Following publication of the new Residential Property Developer Tax for technical consultation, we examine when this tax will be charged and the types of development activities that will bring developers within scope.

The Treasury has published draft legislation for the Residential Property Developer Tax (RPDT) for technical consultation ahead of its inclusion in the 2021-22 Finance Bill.  This follows an initial consultation on the policy design in April 2021, on which BCLP has previously blogged.  

The RPDT is a new tax to be collected by HMRC that will take effect on 1 April 2022.  It will be charged on large residential property developers and will be used to help pay for the removal of flammable cladding from high-rise buildings. The final design of the tax, including the rate of the tax, will be announced at the Autumn Budget on 27 October 2021.

Liability for RPDT

The RPDT will be charged on the residential property development profits of corporate residential property developers ("RP developers") at a rate that is yet to be announced.

As currently drafted, RP developers that are within the charge to corporation tax and undertake 'residential property development activities' ('RPD activities') will be liable for the RPDT.  For the purposes of this blog, we discuss the types of activities that will potentially trigger liability for RPDT rather than the design of the tax.

What will bring a developer within scope of the RPDT?

To fall within the scope of the RPDT, RP developers must carry out an RPD activity:

  • on or in connection with land it has, or had, an interest in; and
  • for the purposes of, or in connection with, the development of residential property.

What constitutes an interest in land?

An interest in land is widely defined and includes interests, rights or powers over land which are held as part of trading stock of a trade. A company is deemed to hold an interest in land if an interest in that land is held by any related company.  However, mortgagors and licensees are excluded.

What comprises an RPD activity?

Almost anything typically carried out during the development of residential property will be an RPD activity. The draft legislation provides a non-exhaustive list that includes dealing in, designing, seeking planning permission, constructing, adapting, marketing and managing residential property and any ancillary activities.  Profits from these activities are all included within the RP developer's base for the tax.

Planning permission as an RPD activity

Profit arising from the grant of planning permission to build a residential property could be subject to the RPDT.  However, under the current draft legislation the property needs to be held as trading stock of a trade for the tax to be triggered.  

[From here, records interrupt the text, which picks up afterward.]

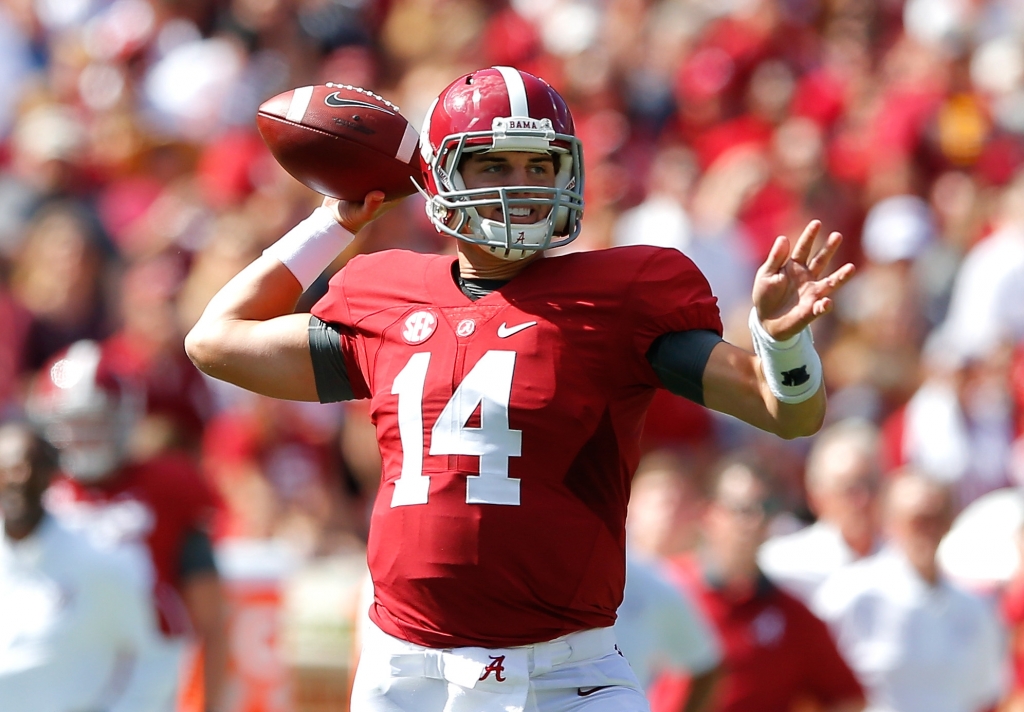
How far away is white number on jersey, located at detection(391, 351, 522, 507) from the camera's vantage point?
3.21 m

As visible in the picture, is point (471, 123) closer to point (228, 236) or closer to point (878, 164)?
point (228, 236)

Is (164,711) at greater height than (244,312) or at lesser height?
lesser

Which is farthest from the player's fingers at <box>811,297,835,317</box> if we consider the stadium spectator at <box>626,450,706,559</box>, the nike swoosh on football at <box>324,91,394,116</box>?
the stadium spectator at <box>626,450,706,559</box>

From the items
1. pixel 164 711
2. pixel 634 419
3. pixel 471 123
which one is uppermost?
pixel 471 123

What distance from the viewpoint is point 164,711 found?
5926 mm

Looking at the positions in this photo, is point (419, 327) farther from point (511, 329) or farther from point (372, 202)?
point (372, 202)

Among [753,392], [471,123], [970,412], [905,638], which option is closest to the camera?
[753,392]

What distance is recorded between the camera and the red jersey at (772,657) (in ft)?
19.2

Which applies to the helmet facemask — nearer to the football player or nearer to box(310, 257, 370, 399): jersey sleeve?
box(310, 257, 370, 399): jersey sleeve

Developers who apply for or obtain planning permission for a residential development may be liable when they come to sell the property with the planning permission even if the development has not been constructed.

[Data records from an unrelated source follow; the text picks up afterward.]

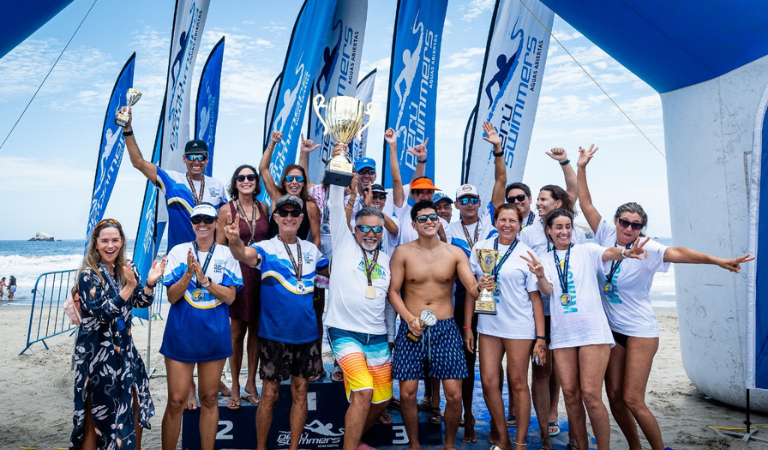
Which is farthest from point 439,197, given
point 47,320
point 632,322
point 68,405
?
point 47,320

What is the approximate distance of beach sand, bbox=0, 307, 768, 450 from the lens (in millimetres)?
5117

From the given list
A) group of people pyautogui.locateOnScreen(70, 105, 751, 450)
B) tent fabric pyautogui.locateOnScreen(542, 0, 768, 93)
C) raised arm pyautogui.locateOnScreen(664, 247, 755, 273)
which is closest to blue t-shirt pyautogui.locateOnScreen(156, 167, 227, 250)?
group of people pyautogui.locateOnScreen(70, 105, 751, 450)

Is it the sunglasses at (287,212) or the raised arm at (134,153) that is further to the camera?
the raised arm at (134,153)

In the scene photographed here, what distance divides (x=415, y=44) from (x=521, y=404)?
5.24 metres

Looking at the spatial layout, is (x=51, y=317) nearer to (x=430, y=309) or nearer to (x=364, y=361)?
(x=364, y=361)

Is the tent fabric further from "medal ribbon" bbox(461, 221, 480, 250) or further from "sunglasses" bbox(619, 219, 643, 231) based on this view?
"medal ribbon" bbox(461, 221, 480, 250)

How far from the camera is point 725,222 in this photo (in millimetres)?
5535

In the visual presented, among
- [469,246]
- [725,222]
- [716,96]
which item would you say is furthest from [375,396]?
[716,96]

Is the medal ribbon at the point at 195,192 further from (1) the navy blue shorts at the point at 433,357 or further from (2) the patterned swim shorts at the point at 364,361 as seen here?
(1) the navy blue shorts at the point at 433,357

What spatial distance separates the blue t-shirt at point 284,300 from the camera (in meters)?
4.14

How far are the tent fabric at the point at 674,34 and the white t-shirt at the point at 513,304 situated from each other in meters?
2.90

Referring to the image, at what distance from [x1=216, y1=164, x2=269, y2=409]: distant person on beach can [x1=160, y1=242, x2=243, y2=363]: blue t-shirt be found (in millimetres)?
743

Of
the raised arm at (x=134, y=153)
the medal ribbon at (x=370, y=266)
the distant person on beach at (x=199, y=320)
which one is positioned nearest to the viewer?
the distant person on beach at (x=199, y=320)

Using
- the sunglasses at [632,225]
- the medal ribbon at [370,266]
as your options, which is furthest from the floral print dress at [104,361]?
the sunglasses at [632,225]
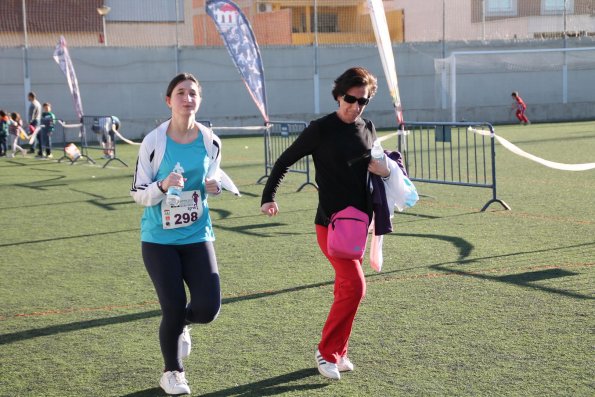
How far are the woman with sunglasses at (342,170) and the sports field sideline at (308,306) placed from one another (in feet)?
0.82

Are all residential property developments potentially subject to the RPDT?

Residential property includes buildings that are designed, adapted or are being constructed for residential use, as well as land intended for residential development where planning permission is sought or granted, along with general amenity land developed alongside residential property.

However, there are a number of exclusions for specialised residential uses (eg student accommodation, retirement homes where personal care is provided, hospitals etc), which are not defined as 'residential property' and therefore fall outside the scope of the RPDT.  A policy decision has yet to be made on whether or not to exclude Build to Rent.


This widely drafted legislation has the potential to bring a large number of developers within its scope.  Developers caught by the legislation need not be involved solely in residential development.  Mixed use developments that contain some residential element may also be charged in relation to the profits from the residential activity.

The rate at which the RPDT is ultimately set will be critical. Alongside the new Gateway 2 Levy to be introduced in connection with the Building Safety Bill (for further details see here), there could well be a cumulative impact on development viability with potential impacts on housing supply, and thus the delivery of planning benefits including affordable housing.

Developers who wish to participate in this consultation have a small window to do so, as the consultation closes on 15 October.

The content of this article is intended to provide a general guide to the subject matter. Specialist advice should be sought about your specific circumstances.